Reading the arguments of a telegram command should work in this way, but it seems that it’s impossible to add an argument to a inline keyboard command (or a callback query). It’s true? or there’s another way to do it? so… where I’m wrong?
The only data Telegram sends is the callback query.
What exactly are you trying to achieve? You might be able to use AppDaemon to send relay_on_# as your callback query and use AppDaemon to parse the callback to separate out the number. Let me know if that’s something you’d be interested in trying and I can try and walk you through it.
I wouldn’t want to set, on Telegram, a command for every relay and every state (a total of 16 commands), like relay_on_1, relay_off_2, relay_on_2 and so on… I would want to use, instead, only 2 commands, like relay_on and relay_off and the use the arguments to append the relay number; this is possibile using the telegram_command event, but I’ve no luck with the telegram_callback; in this way it seems there’s no solution to use the inline keyboard programmatically.
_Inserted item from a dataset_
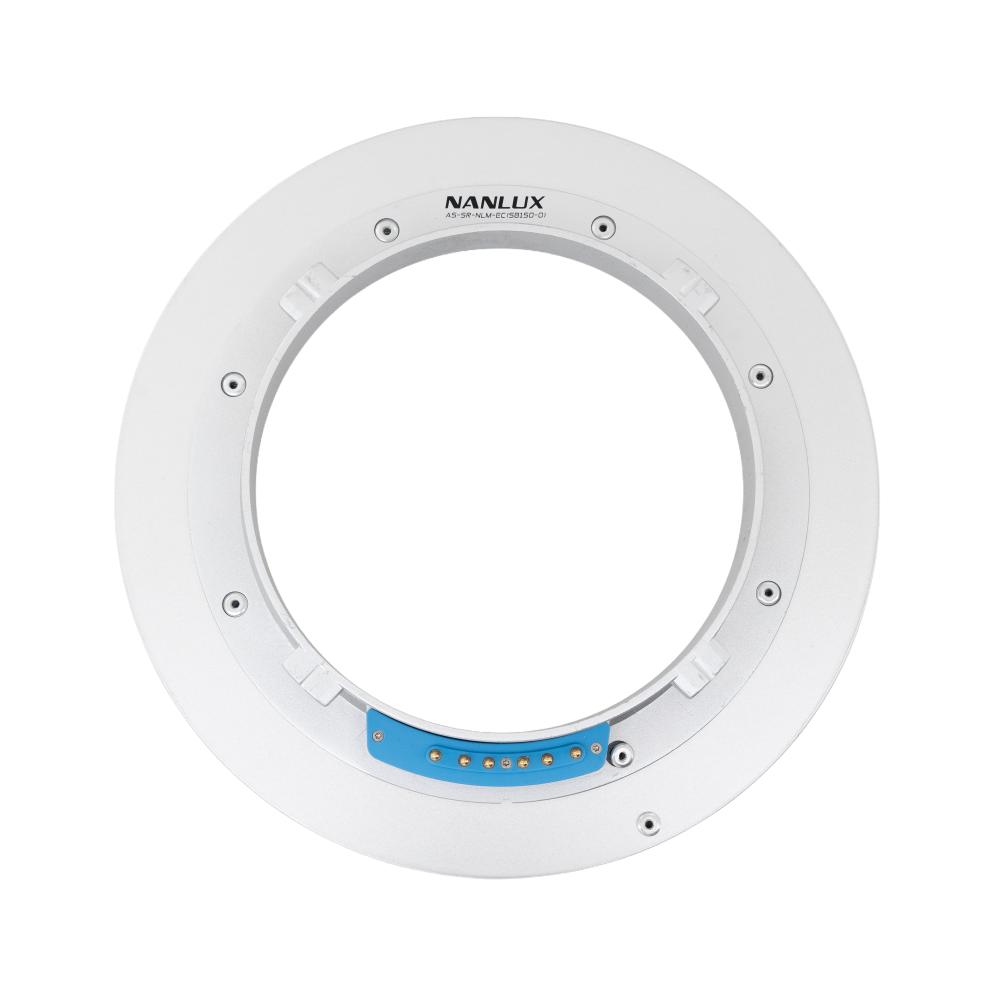 SNAP RABBIT Adapter for Nanlux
Okay, I think I see what you are saying now. I didn’t realize a command could pass args. I think you could still do what you want to do programmatically, you’d just have to dynamically append _# to your relay_on command when generating the message, and you’d need to dynamically parse the number out of the callback when the callback is received. Again, while you might be able to pull that off with some Jinja2 templating in your automations, it’s probably going to be easiest to put together with AppDaemon.
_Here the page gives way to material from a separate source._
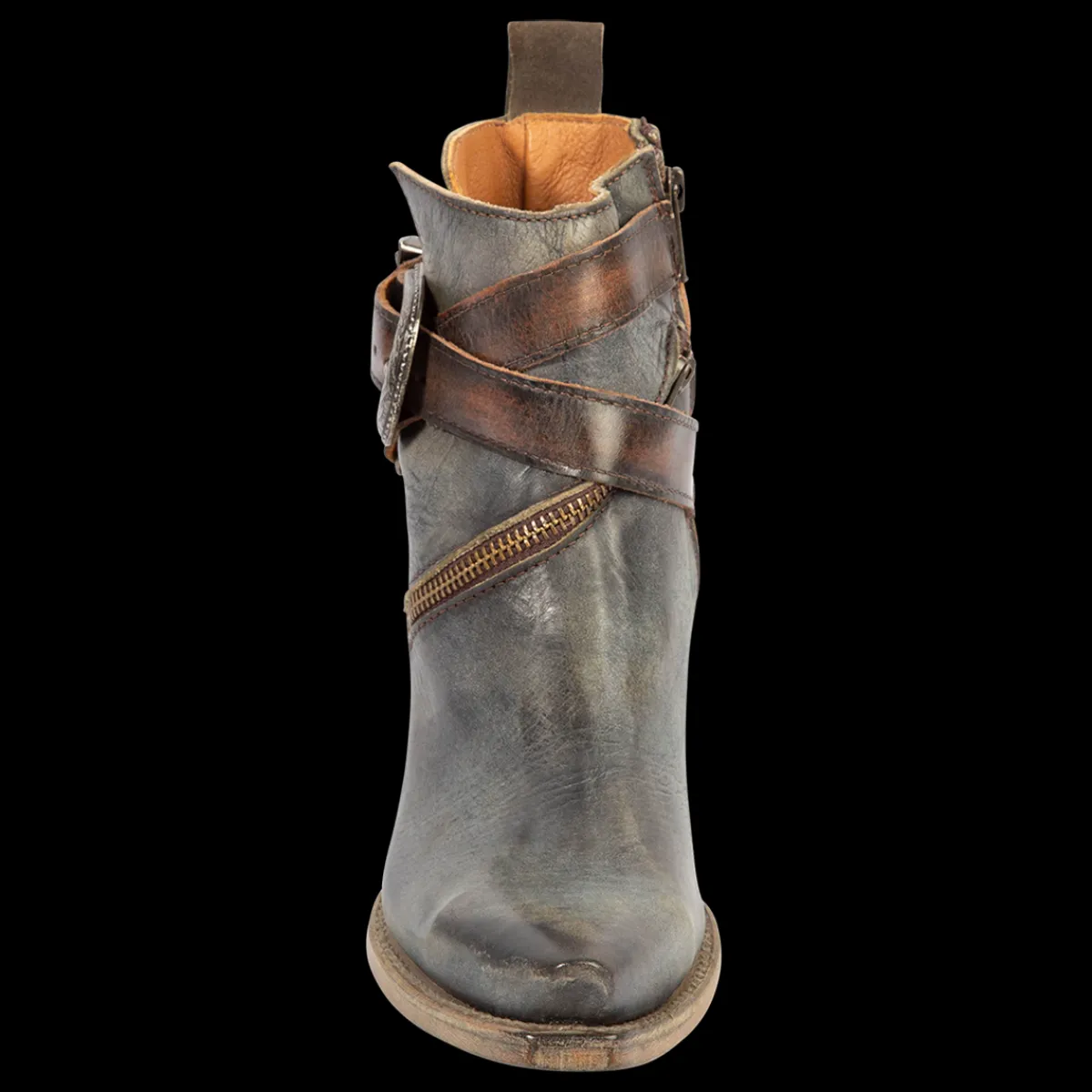 Online Freebird Stores Whip Olive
I have tried to do that, but I can’t find a sollution. Once you press the keyboard command, it is sent. You don’t get the option to add an argument - unless you type the command by hand.
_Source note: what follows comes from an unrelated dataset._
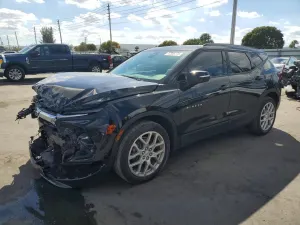 Chevrolet Blazer 3LT 3.6L 6 2023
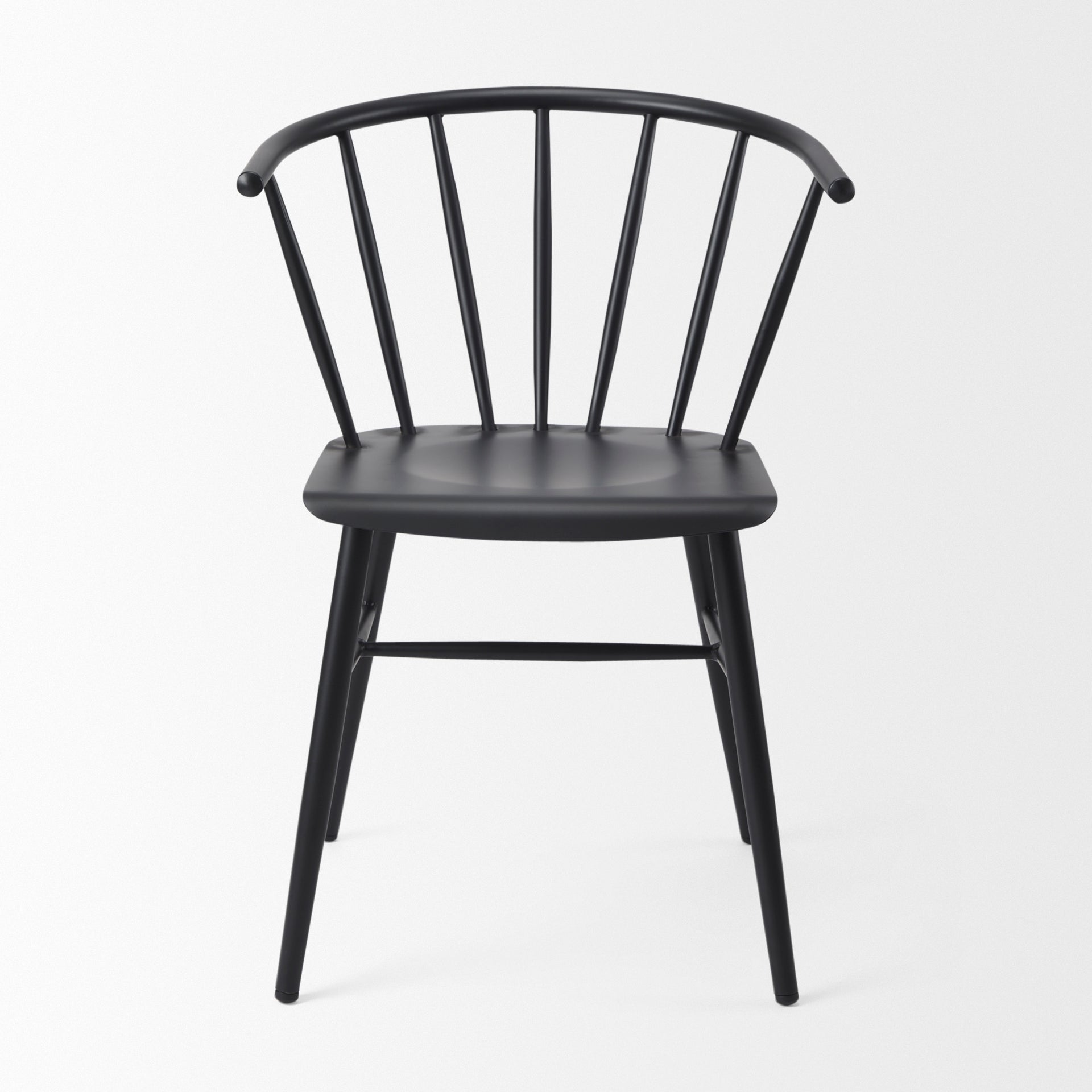 Colin Metal Dining Chair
The closest I could find was to use “telegram_text”. It works like telegram_command, but there is no / and the text has to be 100% exactly like in the automation.
In your case you could send “on 8” (not using the command keyboard!) and as long as no other automation uses that, it will do what you want. The downside of course is that you need 16 automations to handle your variable input!
An other alternative is to set up a menu (which is what I did). Use a keyboard command to show an other set of keyboard keys. In your example, when your automation sends you the question what to do now, add a keyboard saying “/relay_on, /relay_off” but do NOT use them to trigger an action, but send you a keyboard with “/on 1, /on 2, /on 3,…” and “/off 1, /off 2, /off 3,…”
Note: I know it works if you have multiple automations checking for unique commands (on_1, on_2,…). I do not know, if sending “on 1” is seen as “command: on, argument: 1”. You’d have to test that.